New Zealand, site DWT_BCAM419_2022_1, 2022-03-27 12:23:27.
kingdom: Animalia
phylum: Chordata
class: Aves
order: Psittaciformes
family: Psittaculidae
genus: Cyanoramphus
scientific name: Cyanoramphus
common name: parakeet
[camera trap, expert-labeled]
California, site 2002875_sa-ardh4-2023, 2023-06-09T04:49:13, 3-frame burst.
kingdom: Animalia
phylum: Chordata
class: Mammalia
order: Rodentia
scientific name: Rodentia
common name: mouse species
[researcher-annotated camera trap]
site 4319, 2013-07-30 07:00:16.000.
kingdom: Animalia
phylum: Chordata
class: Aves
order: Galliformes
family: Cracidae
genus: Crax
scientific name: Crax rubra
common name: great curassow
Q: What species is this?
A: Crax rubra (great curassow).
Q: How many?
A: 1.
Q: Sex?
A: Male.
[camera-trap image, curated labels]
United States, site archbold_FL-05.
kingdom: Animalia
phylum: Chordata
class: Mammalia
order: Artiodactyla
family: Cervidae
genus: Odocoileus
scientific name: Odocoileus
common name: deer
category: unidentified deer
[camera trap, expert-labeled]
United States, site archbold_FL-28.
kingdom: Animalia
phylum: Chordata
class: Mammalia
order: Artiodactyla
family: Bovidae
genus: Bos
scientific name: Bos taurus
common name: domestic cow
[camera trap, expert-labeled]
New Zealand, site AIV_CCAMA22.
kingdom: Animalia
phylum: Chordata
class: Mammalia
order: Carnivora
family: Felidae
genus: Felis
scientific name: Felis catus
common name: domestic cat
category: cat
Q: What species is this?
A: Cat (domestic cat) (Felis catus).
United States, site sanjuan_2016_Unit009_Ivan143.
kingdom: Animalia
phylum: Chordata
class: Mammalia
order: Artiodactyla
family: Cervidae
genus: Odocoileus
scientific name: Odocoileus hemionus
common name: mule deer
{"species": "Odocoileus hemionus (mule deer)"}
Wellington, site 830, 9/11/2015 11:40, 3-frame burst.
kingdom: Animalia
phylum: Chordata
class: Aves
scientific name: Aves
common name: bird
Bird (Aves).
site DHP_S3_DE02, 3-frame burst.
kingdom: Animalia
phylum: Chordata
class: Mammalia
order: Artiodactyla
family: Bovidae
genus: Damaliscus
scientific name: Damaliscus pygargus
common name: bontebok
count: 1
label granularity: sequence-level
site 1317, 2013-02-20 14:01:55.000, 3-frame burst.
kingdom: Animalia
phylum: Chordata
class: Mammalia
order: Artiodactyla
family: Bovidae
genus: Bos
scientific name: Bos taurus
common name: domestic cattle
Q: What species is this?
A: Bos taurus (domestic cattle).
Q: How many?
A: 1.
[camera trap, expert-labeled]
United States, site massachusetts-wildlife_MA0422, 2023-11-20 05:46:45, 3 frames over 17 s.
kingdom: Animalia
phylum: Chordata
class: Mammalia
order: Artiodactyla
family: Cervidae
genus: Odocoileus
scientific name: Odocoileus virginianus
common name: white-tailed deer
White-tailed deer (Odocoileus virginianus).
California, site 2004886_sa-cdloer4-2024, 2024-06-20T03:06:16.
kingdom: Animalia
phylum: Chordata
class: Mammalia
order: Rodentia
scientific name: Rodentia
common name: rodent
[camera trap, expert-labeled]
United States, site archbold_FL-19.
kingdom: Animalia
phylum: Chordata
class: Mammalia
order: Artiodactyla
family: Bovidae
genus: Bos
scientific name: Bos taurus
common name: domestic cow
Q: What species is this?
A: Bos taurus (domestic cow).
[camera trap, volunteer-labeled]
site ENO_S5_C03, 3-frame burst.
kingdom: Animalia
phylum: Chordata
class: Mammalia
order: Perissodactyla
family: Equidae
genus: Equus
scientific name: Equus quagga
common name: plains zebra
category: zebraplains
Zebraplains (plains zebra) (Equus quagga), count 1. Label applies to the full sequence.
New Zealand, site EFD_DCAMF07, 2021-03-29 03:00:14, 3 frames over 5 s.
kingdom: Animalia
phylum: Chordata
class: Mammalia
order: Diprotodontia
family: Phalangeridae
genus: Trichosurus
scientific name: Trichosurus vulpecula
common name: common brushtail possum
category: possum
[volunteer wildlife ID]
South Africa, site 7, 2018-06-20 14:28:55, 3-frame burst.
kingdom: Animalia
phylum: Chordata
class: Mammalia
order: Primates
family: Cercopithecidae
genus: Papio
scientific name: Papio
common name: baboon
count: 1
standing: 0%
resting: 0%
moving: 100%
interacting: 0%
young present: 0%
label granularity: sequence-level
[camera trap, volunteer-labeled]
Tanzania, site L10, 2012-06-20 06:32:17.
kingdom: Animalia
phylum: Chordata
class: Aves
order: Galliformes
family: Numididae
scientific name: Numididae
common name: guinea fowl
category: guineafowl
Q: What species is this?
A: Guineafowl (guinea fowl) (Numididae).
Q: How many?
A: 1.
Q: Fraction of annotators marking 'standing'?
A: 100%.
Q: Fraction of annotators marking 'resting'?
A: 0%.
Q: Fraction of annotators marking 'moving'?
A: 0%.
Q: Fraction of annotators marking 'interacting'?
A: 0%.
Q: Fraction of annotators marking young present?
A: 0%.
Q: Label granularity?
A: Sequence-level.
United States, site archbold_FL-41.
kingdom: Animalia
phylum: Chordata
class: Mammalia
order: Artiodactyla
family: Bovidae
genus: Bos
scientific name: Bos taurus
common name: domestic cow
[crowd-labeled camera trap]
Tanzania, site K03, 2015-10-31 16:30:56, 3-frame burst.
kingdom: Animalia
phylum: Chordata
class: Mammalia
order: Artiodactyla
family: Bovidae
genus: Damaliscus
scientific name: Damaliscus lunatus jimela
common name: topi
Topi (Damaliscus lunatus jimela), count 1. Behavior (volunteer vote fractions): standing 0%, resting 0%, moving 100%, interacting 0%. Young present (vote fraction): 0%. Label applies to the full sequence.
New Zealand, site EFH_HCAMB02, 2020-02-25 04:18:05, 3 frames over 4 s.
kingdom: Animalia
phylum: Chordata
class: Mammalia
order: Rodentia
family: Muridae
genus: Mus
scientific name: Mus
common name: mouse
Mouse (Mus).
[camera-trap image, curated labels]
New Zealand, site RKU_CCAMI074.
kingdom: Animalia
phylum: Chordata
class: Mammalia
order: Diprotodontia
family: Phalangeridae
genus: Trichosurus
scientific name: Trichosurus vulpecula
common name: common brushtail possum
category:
┄┄┄┄┄┄┄┄┄┄┄┄┄┄┄┄┄┄┄┄
YOUR GOAL |
An identical copy of the entries above is the expected result.

SOLUTION BELOW |
New Zealand, site DWT_BCAM419_2022_1, 2022-03-27 12:23:27.
kingdom: Animalia
phylum: Chordata
class: Aves
order: Psittaciformes
family: Psittaculidae
genus: Cyanoramphus
scientific name: Cyanoramphus
common name: parakeet
[camera trap, expert-labeled]
California, site 2002875_sa-ardh4-2023, 2023-06-09T04:49:13, 3-frame burst.
kingdom: Animalia
phylum: Chordata
class: Mammalia
order: Rodentia
scientific name: Rodentia
common name: mouse species
[researcher-annotated camera trap]
site 4319, 2013-07-30 07:00:16.000.
kingdom: Animalia
phylum: Chordata
class: Aves
order: Galliformes
family: Cracidae
genus: Crax
scientific name: Crax rubra
common name: great curassow
Q: What species is this?
A: Crax rubra (great curassow).
Q: How many?
A: 1.
Q: Sex?
A: Male.
[camera-trap image, curated labels]
United States, site archbold_FL-05.
kingdom: Animalia
phylum: Chordata
class: Mammalia
order: Artiodactyla
family: Cervidae
genus: Odocoileus
scientific name: Odocoileus
common name: deer
category: unidentified deer
[camera trap, expert-labeled]
United States, site archbold_FL-28.
kingdom: Animalia
phylum: Chordata
class: Mammalia
order: Artiodactyla
family: Bovidae
genus: Bos
scientific name: Bos taurus
common name: domestic cow
[camera trap, expert-labeled]
New Zealand, site AIV_CCAMA22.
kingdom: Animalia
phylum: Chordata
class: Mammalia
order: Carnivora
family: Felidae
genus: Felis
scientific name: Felis catus
common name: domestic cat
category: cat
Q: What species is this?
A: Cat (domestic cat) (Felis catus).
United States, site sanjuan_2016_Unit009_Ivan143.
kingdom: Animalia
phylum: Chordata
class: Mammalia
order: Artiodactyla
family: Cervidae
genus: Odocoileus
scientific name: Odocoileus hemionus
common name: mule deer
{"species": "Odocoileus hemionus (mule deer)"}
Wellington, site 830, 9/11/2015 11:40, 3-frame burst.
kingdom: Animalia
phylum: Chordata
class: Aves
scientific name: Aves
common name: bird
Bird (Aves).
site DHP_S3_DE02, 3-frame burst.
kingdom: Animalia
phylum: Chordata
class: Mammalia
order: Artiodactyla
family: Bovidae
genus: Damaliscus
scientific name: Damaliscus pygargus
common name: bontebok
count: 1
label granularity: sequence-level
site 1317, 2013-02-20 14:01:55.000, 3-frame burst.
kingdom: Animalia
phylum: Chordata
class: Mammalia
order: Artiodactyla
family: Bovidae
genus: Bos
scientific name: Bos taurus
common name: domestic cattle
Q: What species is this?
A: Bos taurus (domestic cattle).
Q: How many?
A: 1.
[camera trap, expert-labeled]
United States, site massachusetts-wildlife_MA0422, 2023-11-20 05:46:45, 3 frames over 17 s.
kingdom: Animalia
phylum: Chordata
class: Mammalia
order: Artiodactyla
family: Cervidae
genus: Odocoileus
scientific name: Odocoileus virginianus
common name: white-tailed deer
White-tailed deer (Odocoileus virginianus).
California, site 2004886_sa-cdloer4-2024, 2024-06-20T03:06:16.
kingdom: Animalia
phylum: Chordata
class: Mammalia
order: Rodentia
scientific name: Rodentia
common name: rodent
[camera trap, expert-labeled]
United States, site archbold_FL-19.
kingdom: Animalia
phylum: Chordata
class: Mammalia
order: Artiodactyla
family: Bovidae
genus: Bos
scientific name: Bos taurus
common name: domestic cow
Q: What species is this?
A: Bos taurus (domestic cow).
[camera trap, volunteer-labeled]
site ENO_S5_C03, 3-frame burst.
kingdom: Animalia
phylum: Chordata
class: Mammalia
order: Perissodactyla
family: Equidae
genus: Equus
scientific name: Equus quagga
common name: plains zebra
category: zebraplains
Zebraplains (plains zebra) (Equus quagga), count 1. Label applies to the full sequence.
New Zealand, site EFD_DCAMF07, 2021-03-29 03:00:14, 3 frames over 5 s.
kingdom: Animalia
phylum: Chordata
class: Mammalia
order: Diprotodontia
family: Phalangeridae
genus: Trichosurus
scientific name: Trichosurus vulpecula
common name: common brushtail possum
category: possum
[volunteer wildlife ID]
South Africa, site 7, 2018-06-20 14:28:55, 3-frame burst.
kingdom: Animalia
phylum: Chordata
class: Mammalia
order: Primates
family: Cercopithecidae
genus: Papio
scientific name: Papio
common name: baboon
count: 1
standing: 0%
resting: 0%
moving: 100%
interacting: 0%
young present: 0%
label granularity: sequence-level
[camera trap, volunteer-labeled]
Tanzania, site L10, 2012-06-20 06:32:17.
kingdom: Animalia
phylum: Chordata
class: Aves
order: Galliformes
family: Numididae
scientific name: Numididae
common name: guinea fowl
category: guineafowl
Q: What species is this?
A: Guineafowl (guinea fowl) (Numididae).
Q: How many?
A: 1.
Q: Fraction of annotators marking 'standing'?
A: 100%.
Q: Fraction of annotators marking 'resting'?
A: 0%.
Q: Fraction of annotators marking 'moving'?
A: 0%.
Q: Fraction of annotators marking 'interacting'?
A: 0%.
Q: Fraction of annotators marking young present?
A: 0%.
Q: Label granularity?
A: Sequence-level.
United States, site archbold_FL-41.
kingdom: Animalia
phylum: Chordata
class: Mammalia
order: Artiodactyla
family: Bovidae
genus: Bos
scientific name: Bos taurus
common name: domestic cow
[crowd-labeled camera trap]
Tanzania, site K03, 2015-10-31 16:30:56, 3-frame burst.
kingdom: Animalia
phylum: Chordata
class: Mammalia
order: Artiodactyla
family: Bovidae
genus: Damaliscus
scientific name: Damaliscus lunatus jimela
common name: topi
Topi (Damaliscus lunatus jimela), count 1. Behavior (volunteer vote fractions): standing 0%, resting 0%, moving 100%, interacting 0%. Young present (vote fraction): 0%. Label applies to the full sequence.
New Zealand, site EFH_HCAMB02, 2020-02-25 04:18:05, 3 frames over 4 s.
kingdom: Animalia
phylum: Chordata
class: Mammalia
order: Rodentia
family: Muridae
genus: Mus
scientific name: Mus
common name: mouse
Mouse (Mus).
[camera-trap image, curated labels]
New Zealand, site RKU_CCAMI074.
kingdom: Animalia
phylum: Chordata
class: Mammalia
order: Diprotodontia
family: Phalangeridae
genus: Trichosurus
scientific name: Trichosurus vulpecula
common name: common brushtail possum
category:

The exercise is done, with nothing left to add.